El dictamen confirmó los anteriores de la contratista del último plan de autoprotección, Premap, del arquitecto José Luis Pérez-Lozao y de la arquitecta jefa de Patrimonio y Edificios, Mercedes Arbesú: el edificio incumple la normativa de protección contra el fuego y, con su uso, además se han ido añadiendo problemas de seguridad adicionales. Pérez-Lozao, en su primer informe, cuestiona la seguridad de las puertas. En su ampliación concluye que hay que sustituir todas y cada una de ellas por otras que cumplan su función aislante contra el humo y la debida resistencia al fuego. Total, más de 160 puertas que deberán ser cambiadas, todas las del edificio. Pero hay más. Alguien en algún momento decidió usar algunos cuartos como almacenes de folletos, papelería o de tramoyas sin tener en cuenta que los convertía en locales de riesgo especial.

Aún en la última visita, el arquitecto redactor del informe se encontró con que el personal de mantenimiento le informó de la insuficiencia del sistema de ventilación del local donde se ubica el centro de transformación, lo que «obliga a mantener abierta la puerta pues, en caso de permanecer cerrada, el ventilador aumenta sus revoluciones para compensar la falta de toma de aire, produciendo molestias acústicas al vecindario». Un incendio en el transformador no encontraría ninguna barrera para inundar de humo todo el edificio.

Expediente

Esas deficiencias y otras llevan ahí diecisiete años largos. Tras desvelarse los problemas del edificio, el alcalde definió un protocolo de actuación que pasaba por estudiar los fallos y en qué condiciones podría mantenerse el uso del edificio y, a partir de ahí, definir las obras necesarias para ir recuperando al máximo sus posibilidades. Había una quinta fase: la exigencia de responsabilidades. Fuentes del equipo de gobierno confirmaron que, una vez que se encarguen los proyectos de las obras, se incoará un expediente aclaratorio para definir quién recibió las obras de un edificio que ni se ajusta al proyecto original, permitió su uso durante diecisiete años y, además, encargó sucesivos planes de autoprotección que no detectaron ninguna de las deficiencias anteriores.

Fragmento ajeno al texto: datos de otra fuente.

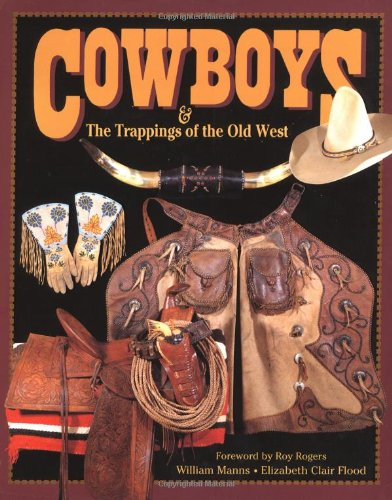9780939549139: Cowboys & the Trappings of the Old West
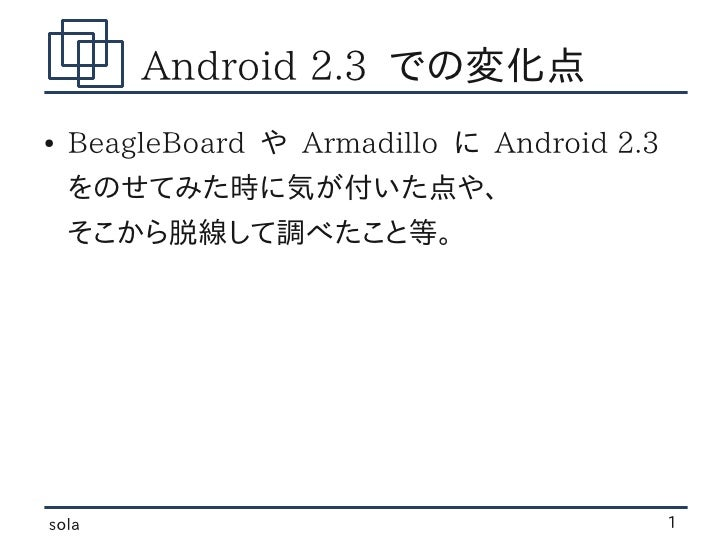 Android 2.3 での変化点●   BeagleBoard や Armadillo に Android 2.3    をのせてみた時に気が付いた点や、    そこから脱線して調べたこと等。sola                     ...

Todo va un poco a ojo de buen cubero, pero hay cosas que no pueden esperar. La junta de gobierno aprobó en octubre el plan de autoprotección del Auditorio Príncipe Felipe y, a la vez, limitar de forma cautelar su aforo a 1.500 espectadores, cerrar la tercera planta y el sótano e impedir el uso de varios espacios de forma simultánea. Las consecuencias se dejarán sentir hasta en los conciertos de 'Les Luthiers' del próximo noviembre. El equipo de gobierno espera saber esta semana si podrá acelerar las obras contratando por fases los proyectos o deberá hacer un pliego global, más complejo y que demoraría los trabajos, con un presupuesto global que pasa de los 850.000 euros y un plazo de ejecución de 15 meses.